Чайная роза
Шрифт:
— Спасибо, — сказала Фиона. Парни были крепкие, в узких брюках, хлопчатобумажных рубашках без воротников, жилетках и красных куртках. Видно, они бывали в переделках. У одного красовался шрам на подбородке, а нос второго был свернут на сторону.
— Мы ищем его деда, — сказал один, показывая на второго, — но не можем найти.
— Как его звали? — спросила Фиона.
— Кого?
— Деда. Какое имя должно быть на памятнике?
— Смит. Том Смит. Так же, как и меня, — сказал парень со шрамом.
Фиона посмотрела на соседние могилы, но фамилии «Смит» на крестах не было.
— Вряд
— А тут что написано? — спросил Том Смит, показав пальцем на крест ее отца.
— Патрик Финнеган, — ответила Фиона. — Мой отец.
— Серьезно? — Том подошел вплотную и стал рассматривать надпись. Он был так близко, что Фиона ощутила запах табачного дыма и пива. На секунду она испугалась.
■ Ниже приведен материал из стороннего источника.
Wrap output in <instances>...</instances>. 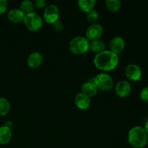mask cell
<instances>
[{
    "mask_svg": "<svg viewBox=\"0 0 148 148\" xmlns=\"http://www.w3.org/2000/svg\"><path fill=\"white\" fill-rule=\"evenodd\" d=\"M8 2L6 0H0V14H3L7 10Z\"/></svg>",
    "mask_w": 148,
    "mask_h": 148,
    "instance_id": "cell-24",
    "label": "cell"
},
{
    "mask_svg": "<svg viewBox=\"0 0 148 148\" xmlns=\"http://www.w3.org/2000/svg\"><path fill=\"white\" fill-rule=\"evenodd\" d=\"M23 22L27 30L32 32L38 31L43 26V19L38 14L33 12L25 14Z\"/></svg>",
    "mask_w": 148,
    "mask_h": 148,
    "instance_id": "cell-4",
    "label": "cell"
},
{
    "mask_svg": "<svg viewBox=\"0 0 148 148\" xmlns=\"http://www.w3.org/2000/svg\"><path fill=\"white\" fill-rule=\"evenodd\" d=\"M131 90V85L127 80L119 81L115 87L116 93L119 97H121V98H124L130 95Z\"/></svg>",
    "mask_w": 148,
    "mask_h": 148,
    "instance_id": "cell-11",
    "label": "cell"
},
{
    "mask_svg": "<svg viewBox=\"0 0 148 148\" xmlns=\"http://www.w3.org/2000/svg\"><path fill=\"white\" fill-rule=\"evenodd\" d=\"M146 133H147V134L148 135V121L146 122L145 125V127H144Z\"/></svg>",
    "mask_w": 148,
    "mask_h": 148,
    "instance_id": "cell-27",
    "label": "cell"
},
{
    "mask_svg": "<svg viewBox=\"0 0 148 148\" xmlns=\"http://www.w3.org/2000/svg\"><path fill=\"white\" fill-rule=\"evenodd\" d=\"M25 16V14L20 9L17 8L12 9L7 14L8 19L13 23H19L23 21Z\"/></svg>",
    "mask_w": 148,
    "mask_h": 148,
    "instance_id": "cell-14",
    "label": "cell"
},
{
    "mask_svg": "<svg viewBox=\"0 0 148 148\" xmlns=\"http://www.w3.org/2000/svg\"><path fill=\"white\" fill-rule=\"evenodd\" d=\"M75 103L79 109L85 110L90 105V98L82 92H79L75 96Z\"/></svg>",
    "mask_w": 148,
    "mask_h": 148,
    "instance_id": "cell-12",
    "label": "cell"
},
{
    "mask_svg": "<svg viewBox=\"0 0 148 148\" xmlns=\"http://www.w3.org/2000/svg\"><path fill=\"white\" fill-rule=\"evenodd\" d=\"M103 33V28L101 25L98 24V23L91 24L85 32V37L89 41H92V40L100 39V38L102 36Z\"/></svg>",
    "mask_w": 148,
    "mask_h": 148,
    "instance_id": "cell-7",
    "label": "cell"
},
{
    "mask_svg": "<svg viewBox=\"0 0 148 148\" xmlns=\"http://www.w3.org/2000/svg\"><path fill=\"white\" fill-rule=\"evenodd\" d=\"M81 90H82V92L89 97H93L98 93V88H97L96 85L94 81V78L90 79L85 83L82 84V87H81Z\"/></svg>",
    "mask_w": 148,
    "mask_h": 148,
    "instance_id": "cell-10",
    "label": "cell"
},
{
    "mask_svg": "<svg viewBox=\"0 0 148 148\" xmlns=\"http://www.w3.org/2000/svg\"><path fill=\"white\" fill-rule=\"evenodd\" d=\"M89 49L96 54L104 51L106 49V43L101 39L92 40L89 43Z\"/></svg>",
    "mask_w": 148,
    "mask_h": 148,
    "instance_id": "cell-16",
    "label": "cell"
},
{
    "mask_svg": "<svg viewBox=\"0 0 148 148\" xmlns=\"http://www.w3.org/2000/svg\"><path fill=\"white\" fill-rule=\"evenodd\" d=\"M125 48V41L124 39L119 36L113 38L109 43L110 51L115 54L119 55L124 51Z\"/></svg>",
    "mask_w": 148,
    "mask_h": 148,
    "instance_id": "cell-9",
    "label": "cell"
},
{
    "mask_svg": "<svg viewBox=\"0 0 148 148\" xmlns=\"http://www.w3.org/2000/svg\"><path fill=\"white\" fill-rule=\"evenodd\" d=\"M95 67L104 72H108L115 69L119 63L118 55L110 51H104L95 55L93 59Z\"/></svg>",
    "mask_w": 148,
    "mask_h": 148,
    "instance_id": "cell-1",
    "label": "cell"
},
{
    "mask_svg": "<svg viewBox=\"0 0 148 148\" xmlns=\"http://www.w3.org/2000/svg\"><path fill=\"white\" fill-rule=\"evenodd\" d=\"M43 62V56L38 52H33L27 58V65L30 68L36 69L40 66Z\"/></svg>",
    "mask_w": 148,
    "mask_h": 148,
    "instance_id": "cell-13",
    "label": "cell"
},
{
    "mask_svg": "<svg viewBox=\"0 0 148 148\" xmlns=\"http://www.w3.org/2000/svg\"><path fill=\"white\" fill-rule=\"evenodd\" d=\"M89 43L85 36H76L69 42V51L75 55L84 54L89 50Z\"/></svg>",
    "mask_w": 148,
    "mask_h": 148,
    "instance_id": "cell-3",
    "label": "cell"
},
{
    "mask_svg": "<svg viewBox=\"0 0 148 148\" xmlns=\"http://www.w3.org/2000/svg\"><path fill=\"white\" fill-rule=\"evenodd\" d=\"M4 126H6V127H9L10 129H11V127H12V121H7V122H6L5 125Z\"/></svg>",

Родди рассказал ей о двух парнях — судя по всему, людях Бертона, — которые искали ее в больничной палате. А вдруг это те самые? И тут она увидела Эндрю. Он стоял в каких-нибудь пяти-шести ярдах и следил за каждым их движением. Парни тоже его увидели. Том Смит слегка прикоснулся к козырьку кепки. Эндрю кивнул в ответ. Он стоял не улыбаясь и скрестив руки на груди.
— Ладно, пойдем дальше. Дед должен быть где-то здесь. Вряд ли он встал и ушел, правда? — с улыбкой сказал Том. — Счастливо, миссис.
— Счастливо, — ответила Фиона, почувствовав себя набитой дурой. Всего-навсего пара симпатичных ребят, не желавших ей ничего плохого. Наверное, мать послала Тома прибрать могилу деда или что-нибудь в этом роде. Это предупреждения Родди во всем виноваты. Решив забыть о них, Фиона погрузилась в работу. Когда через несколько минут парни ушли с кладбища, Эндрю вернулся в карету.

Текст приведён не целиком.